Been working the DuPont schedule for 32 years....I work for DuPont so I don't get a choice


----------



## rippin lips (Jan 8, 2005)

Everyone has thier choice. I have worked all shift, now back on Dupont and LOVE it better than all. On 7 days off there is always OT you might not think so ,but it shows up. Vacation week each month. I am on Long change now.Just my 2 cents


----------



## Kenner21 (Aug 25, 2005)

I've worked both and I prefer Dupont over 4 on 4 off.


----------



## jjtroutkiller (Jan 28, 2005)

JWHITE said:


> On a 4X4 schedule you can have 12 days off ANY time you take vacation.

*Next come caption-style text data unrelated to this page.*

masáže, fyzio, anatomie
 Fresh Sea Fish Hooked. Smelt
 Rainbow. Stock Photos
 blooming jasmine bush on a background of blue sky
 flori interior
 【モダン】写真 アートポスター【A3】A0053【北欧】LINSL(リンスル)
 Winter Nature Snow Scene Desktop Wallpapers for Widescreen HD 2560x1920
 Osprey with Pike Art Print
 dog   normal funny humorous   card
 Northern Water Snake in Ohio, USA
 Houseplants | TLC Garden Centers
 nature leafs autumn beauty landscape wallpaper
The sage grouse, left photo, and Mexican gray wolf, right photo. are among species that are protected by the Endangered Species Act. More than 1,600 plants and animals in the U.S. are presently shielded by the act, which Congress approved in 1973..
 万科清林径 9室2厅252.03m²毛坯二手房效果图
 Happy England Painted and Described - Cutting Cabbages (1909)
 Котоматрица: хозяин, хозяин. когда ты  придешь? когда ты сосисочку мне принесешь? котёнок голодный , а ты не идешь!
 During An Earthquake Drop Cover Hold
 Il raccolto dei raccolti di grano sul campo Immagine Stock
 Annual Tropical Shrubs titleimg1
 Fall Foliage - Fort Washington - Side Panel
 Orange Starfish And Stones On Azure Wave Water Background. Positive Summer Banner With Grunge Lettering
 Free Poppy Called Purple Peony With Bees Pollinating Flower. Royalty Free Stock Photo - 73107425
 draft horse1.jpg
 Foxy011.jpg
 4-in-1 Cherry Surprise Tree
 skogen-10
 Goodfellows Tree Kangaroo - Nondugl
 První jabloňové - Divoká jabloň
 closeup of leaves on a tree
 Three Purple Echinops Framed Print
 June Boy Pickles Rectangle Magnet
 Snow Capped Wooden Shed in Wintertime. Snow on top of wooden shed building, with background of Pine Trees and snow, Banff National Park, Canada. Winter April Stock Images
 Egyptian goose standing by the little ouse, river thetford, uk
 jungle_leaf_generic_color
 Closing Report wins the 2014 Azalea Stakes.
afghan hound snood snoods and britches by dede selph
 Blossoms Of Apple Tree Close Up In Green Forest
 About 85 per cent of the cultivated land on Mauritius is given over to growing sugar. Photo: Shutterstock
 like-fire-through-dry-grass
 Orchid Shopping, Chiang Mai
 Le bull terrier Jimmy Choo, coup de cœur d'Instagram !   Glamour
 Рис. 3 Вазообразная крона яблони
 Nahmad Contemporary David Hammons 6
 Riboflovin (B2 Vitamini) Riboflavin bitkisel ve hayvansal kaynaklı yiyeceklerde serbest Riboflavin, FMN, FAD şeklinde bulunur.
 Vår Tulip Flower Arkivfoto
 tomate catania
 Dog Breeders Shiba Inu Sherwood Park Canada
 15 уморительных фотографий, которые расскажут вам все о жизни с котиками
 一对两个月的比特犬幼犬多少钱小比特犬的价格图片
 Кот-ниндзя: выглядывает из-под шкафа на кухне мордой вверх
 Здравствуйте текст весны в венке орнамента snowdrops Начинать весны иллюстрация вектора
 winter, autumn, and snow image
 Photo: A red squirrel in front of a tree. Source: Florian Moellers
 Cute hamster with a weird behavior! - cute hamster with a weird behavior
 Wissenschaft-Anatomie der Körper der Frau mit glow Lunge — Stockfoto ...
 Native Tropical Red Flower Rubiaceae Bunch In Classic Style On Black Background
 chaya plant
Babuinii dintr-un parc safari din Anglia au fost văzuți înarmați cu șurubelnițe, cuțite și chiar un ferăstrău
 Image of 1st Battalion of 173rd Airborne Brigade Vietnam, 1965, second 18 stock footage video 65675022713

This is my opinion as well, so far I have not read ANY reason to go to the Dupont schedule. If I dont want to work any overtime then I am off every four days, but if I decide to work all of my off days then it is four days OT along with a double time day instead of maybe one or two days OT.


----------



## sweenyite (Feb 22, 2009)

I like the DuPont schedule. That seven days in a row off once a month is hard to beat! It goes by quick though.


----------



## longhorns13 (Aug 22, 2006)

I haven't heard the Dupont sch. rumor yet. 90% of my friends work for chemical companies and do some sort of shift work. I hear the Dupont is great, the only draw back is they get really bored when they are off and start blowing through money!! Personally I like the stability of 4 on 4 off!!


----------



## jimymac1 (May 30, 2011)

*Trying to get...*

I am trying to get a schedule change at work. We are currently working DDDDDDOAAAAAAAOOMMMMMMMOOOO 8 hours a day. I hate it!!! I am torn between whether to pursue 4 on 4 off or the Dupont schedule. Also, how do you work out call offs and vacation days? How many hours do get paid per vacation day? We have a contract coming up and I need to pitch a pretty strong proposal to get this changed seeing that we need 70% vote. Also, right now we get paid OT for anything over 8 hours, with one of these schedules, will we have to give that up and just get OT over 40 Hrs? I know its a lot of questions, sorry.


----------



## bubbas kenner (Sep 4, 2010)

dupont schedule rocks ,i love it for most of my 20 years as an extruder operator.We are now going to a 3 2 2 3 shift and am not happy but will still be on the bay in the miidle of the week.Both shifts are 36 hours one week and 48 hours the next 2 week ends off and work 2 week ends .


----------



## jaime1982 (Aug 25, 2009)

Im on dupont now for 3 or so years and love it! nights are great and its really hard to beat the 7 days off every month! OT is slow here and im not obligated to work on my 7. The bay is soooo much nicer mon--thurs too.


----------



## C.Hern5972 (Jul 17, 2009)

I want the dupont schedule here at our plant.... I have worked 8's, 4 on 4 off, and dupont... Now im on 3 on 2 off.... I want dupont back... bad


----------



## bubbas kenner (Sep 4, 2010)

*ok*



C.Hern5972 said:


> I want the dupont schedule here at our plant.... I have worked 8's, 4 on 4 off, and dupont... Now im on 3 on 2 off.... I want dupont back... bad


geeee thanks for the incouragement i know i will miss the dupont schedule but better than a kick in the applesauce.


----------



## hch3 (Jul 15, 2010)

not a plant scheldule but at my job houston fire department we work 
24 hrs on, 24 hrs off, 24 hrs on, then 5 DAYS off in a row every week
pretty good shift work
take 2 days off vacation u get 14 days off
take 4 days vacation u get 21 off


----------



## Stumpgrinder (Feb 18, 2006)

We were on 4/4 for 15 years and went to dupont schedule Jan 1 this year.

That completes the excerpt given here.